The British Rayon Research Association was a research institute formed in 1946 by the British Rayon Federation and others. It was funded by the Department of Scientific and Industrial Research and by voluntary funds from industry to investigate the chemical and physical properties of rayon and rayon fabrics, using a wide range of laboratory and theoretical methods. John Wilson, who was its Director from 1948 to 1958 was appointed a CBE for his work at the BRRA. It was located near Ringway Airport in Manchester, initially, and then at Heald Green near Manchester after 1955.

Work from the Association included academic publication, that included papers by Leslie Treloar in the journal Polymer. The BRRA sponsored Andrew Donald Booth's early research into computing at Birkbeck and was home to the first of his All Purpose Electronic Computers built in 1952

Under Wilson's leadership, the staff of BRRA grew to nearly 300 and gained an international reputation in textiles research. The BRRA also offered annual Technological Scholarships in the Departments of Textiles at the University of Manchester and the University of Leeds.

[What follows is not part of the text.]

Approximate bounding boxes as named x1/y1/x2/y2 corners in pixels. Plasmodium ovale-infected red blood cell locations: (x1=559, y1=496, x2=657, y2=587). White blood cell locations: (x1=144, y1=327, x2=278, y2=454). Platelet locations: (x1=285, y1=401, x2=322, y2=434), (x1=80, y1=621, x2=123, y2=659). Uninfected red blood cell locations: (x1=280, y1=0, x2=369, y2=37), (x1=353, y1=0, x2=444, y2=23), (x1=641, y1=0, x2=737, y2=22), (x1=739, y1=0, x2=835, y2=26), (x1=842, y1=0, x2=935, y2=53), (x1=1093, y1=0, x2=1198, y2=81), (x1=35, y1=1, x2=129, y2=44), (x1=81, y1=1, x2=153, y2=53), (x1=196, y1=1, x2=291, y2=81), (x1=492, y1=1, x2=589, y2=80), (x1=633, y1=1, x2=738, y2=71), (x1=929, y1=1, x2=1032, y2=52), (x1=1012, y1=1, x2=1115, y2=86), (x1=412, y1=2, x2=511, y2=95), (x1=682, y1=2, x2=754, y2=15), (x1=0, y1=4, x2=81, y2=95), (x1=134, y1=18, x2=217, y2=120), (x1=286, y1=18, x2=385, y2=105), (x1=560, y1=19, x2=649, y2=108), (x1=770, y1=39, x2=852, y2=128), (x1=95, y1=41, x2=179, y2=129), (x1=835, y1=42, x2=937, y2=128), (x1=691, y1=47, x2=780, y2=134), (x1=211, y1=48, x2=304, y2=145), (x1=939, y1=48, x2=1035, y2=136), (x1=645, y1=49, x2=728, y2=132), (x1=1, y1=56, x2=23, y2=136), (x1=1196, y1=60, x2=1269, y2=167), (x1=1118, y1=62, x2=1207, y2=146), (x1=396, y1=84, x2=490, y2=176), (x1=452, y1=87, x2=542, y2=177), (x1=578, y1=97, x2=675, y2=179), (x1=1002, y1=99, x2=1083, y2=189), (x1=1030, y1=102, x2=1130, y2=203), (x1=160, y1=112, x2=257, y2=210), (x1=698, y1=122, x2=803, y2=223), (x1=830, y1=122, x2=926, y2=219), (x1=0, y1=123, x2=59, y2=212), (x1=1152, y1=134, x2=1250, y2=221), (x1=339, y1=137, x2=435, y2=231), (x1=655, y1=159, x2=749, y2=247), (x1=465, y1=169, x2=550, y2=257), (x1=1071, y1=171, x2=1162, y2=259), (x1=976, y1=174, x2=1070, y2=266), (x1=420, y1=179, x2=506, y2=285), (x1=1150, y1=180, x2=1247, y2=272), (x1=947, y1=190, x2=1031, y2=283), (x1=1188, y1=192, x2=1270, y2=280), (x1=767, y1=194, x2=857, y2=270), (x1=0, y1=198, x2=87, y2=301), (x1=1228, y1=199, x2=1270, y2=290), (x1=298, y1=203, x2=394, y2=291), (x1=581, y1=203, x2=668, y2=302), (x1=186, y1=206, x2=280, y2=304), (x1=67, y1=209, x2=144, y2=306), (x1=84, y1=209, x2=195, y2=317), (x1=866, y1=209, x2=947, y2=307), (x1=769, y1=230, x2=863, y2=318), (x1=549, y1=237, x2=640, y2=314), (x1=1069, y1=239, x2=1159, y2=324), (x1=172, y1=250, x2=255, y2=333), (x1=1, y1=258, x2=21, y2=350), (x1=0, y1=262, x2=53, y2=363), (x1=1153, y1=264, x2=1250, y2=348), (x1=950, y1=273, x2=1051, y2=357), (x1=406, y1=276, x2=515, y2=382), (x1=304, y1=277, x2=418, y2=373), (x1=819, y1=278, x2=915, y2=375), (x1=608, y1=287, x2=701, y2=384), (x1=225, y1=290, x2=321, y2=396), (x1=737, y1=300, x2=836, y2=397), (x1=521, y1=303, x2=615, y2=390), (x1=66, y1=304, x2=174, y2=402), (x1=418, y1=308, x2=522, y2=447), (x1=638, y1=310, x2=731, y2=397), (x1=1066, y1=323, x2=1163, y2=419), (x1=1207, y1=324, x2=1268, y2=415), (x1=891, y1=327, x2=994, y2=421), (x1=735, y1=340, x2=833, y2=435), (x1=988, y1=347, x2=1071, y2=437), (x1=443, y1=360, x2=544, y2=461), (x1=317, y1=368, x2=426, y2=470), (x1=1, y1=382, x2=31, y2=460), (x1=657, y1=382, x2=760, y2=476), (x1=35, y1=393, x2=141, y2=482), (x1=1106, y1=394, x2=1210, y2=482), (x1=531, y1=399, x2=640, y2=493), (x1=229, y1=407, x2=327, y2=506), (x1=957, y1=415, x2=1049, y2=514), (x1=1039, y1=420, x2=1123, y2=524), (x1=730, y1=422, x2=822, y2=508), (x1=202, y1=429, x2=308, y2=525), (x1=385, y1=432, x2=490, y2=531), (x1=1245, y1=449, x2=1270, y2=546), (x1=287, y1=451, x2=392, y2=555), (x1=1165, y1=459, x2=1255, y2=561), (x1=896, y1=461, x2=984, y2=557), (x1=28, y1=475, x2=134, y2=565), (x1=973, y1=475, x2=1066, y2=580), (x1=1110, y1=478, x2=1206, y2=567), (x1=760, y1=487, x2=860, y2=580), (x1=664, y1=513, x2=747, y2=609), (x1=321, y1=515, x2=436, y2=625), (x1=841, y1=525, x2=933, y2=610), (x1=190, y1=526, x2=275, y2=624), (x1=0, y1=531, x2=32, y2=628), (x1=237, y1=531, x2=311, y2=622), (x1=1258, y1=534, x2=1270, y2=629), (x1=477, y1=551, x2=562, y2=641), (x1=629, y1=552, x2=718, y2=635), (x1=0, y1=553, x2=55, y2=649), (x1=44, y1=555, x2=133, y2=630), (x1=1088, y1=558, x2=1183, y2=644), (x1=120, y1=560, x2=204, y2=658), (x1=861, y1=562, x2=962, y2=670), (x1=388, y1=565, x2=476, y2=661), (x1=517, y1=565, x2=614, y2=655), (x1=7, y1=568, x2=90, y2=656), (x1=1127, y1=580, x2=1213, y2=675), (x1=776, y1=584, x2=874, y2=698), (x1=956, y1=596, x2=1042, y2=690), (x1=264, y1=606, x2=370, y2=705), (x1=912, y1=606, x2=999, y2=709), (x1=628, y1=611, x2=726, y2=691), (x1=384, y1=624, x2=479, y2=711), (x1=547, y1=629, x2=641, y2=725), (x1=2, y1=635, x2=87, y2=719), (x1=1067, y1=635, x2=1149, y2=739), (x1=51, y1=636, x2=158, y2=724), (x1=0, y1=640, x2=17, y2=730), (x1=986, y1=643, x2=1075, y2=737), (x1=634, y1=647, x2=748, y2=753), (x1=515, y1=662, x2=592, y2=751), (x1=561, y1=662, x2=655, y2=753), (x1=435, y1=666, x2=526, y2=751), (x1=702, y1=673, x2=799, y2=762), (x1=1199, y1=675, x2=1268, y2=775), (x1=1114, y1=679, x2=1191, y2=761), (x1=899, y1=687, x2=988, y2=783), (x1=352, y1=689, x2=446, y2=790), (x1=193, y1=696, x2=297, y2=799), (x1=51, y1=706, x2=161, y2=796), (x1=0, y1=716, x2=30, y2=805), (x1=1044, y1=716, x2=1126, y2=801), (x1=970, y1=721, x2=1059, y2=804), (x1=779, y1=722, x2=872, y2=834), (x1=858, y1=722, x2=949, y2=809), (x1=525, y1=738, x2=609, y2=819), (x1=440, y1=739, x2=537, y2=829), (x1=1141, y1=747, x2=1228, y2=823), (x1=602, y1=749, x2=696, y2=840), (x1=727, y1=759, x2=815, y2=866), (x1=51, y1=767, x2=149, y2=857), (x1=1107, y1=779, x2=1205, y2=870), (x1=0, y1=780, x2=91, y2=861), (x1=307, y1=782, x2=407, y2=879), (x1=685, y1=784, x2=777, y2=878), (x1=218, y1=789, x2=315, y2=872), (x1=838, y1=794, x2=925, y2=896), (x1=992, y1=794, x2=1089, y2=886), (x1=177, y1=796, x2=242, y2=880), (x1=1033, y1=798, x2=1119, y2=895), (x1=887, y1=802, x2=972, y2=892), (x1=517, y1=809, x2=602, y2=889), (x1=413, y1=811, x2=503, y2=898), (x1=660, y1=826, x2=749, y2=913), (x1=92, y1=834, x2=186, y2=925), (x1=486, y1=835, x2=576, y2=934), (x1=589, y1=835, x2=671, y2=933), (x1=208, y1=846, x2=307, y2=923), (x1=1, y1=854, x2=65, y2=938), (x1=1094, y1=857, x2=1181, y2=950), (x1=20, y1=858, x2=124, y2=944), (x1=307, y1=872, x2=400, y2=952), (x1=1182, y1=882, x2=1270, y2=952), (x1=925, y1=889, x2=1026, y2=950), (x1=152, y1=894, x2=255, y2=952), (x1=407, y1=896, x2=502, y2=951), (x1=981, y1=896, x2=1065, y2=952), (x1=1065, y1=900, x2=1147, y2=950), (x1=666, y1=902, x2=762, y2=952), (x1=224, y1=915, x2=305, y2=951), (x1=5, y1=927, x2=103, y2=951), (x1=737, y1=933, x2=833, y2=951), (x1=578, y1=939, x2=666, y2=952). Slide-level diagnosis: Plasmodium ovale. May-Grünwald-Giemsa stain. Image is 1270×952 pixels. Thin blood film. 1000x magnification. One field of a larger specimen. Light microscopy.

The Duke of Edinburgh opened the new BRRA laboratory at Heald Green on 11 May 1955. It cost £500,000. British Pathé filmed footage of research, at BRRA, on the strength of fabrics.

John Wilson was succeeded by Leonard Albert Wiseman in 1958.

==Merger with Cotton Research Association==
By at least 1955 it was apparent that there was potential for overlap in research with the work of the British Cotton Industry Research Association. In 1957 an official agreement was made to avoid duplication.

Wilson retired from the BRRA in 1958, and Len Wiseman became Director.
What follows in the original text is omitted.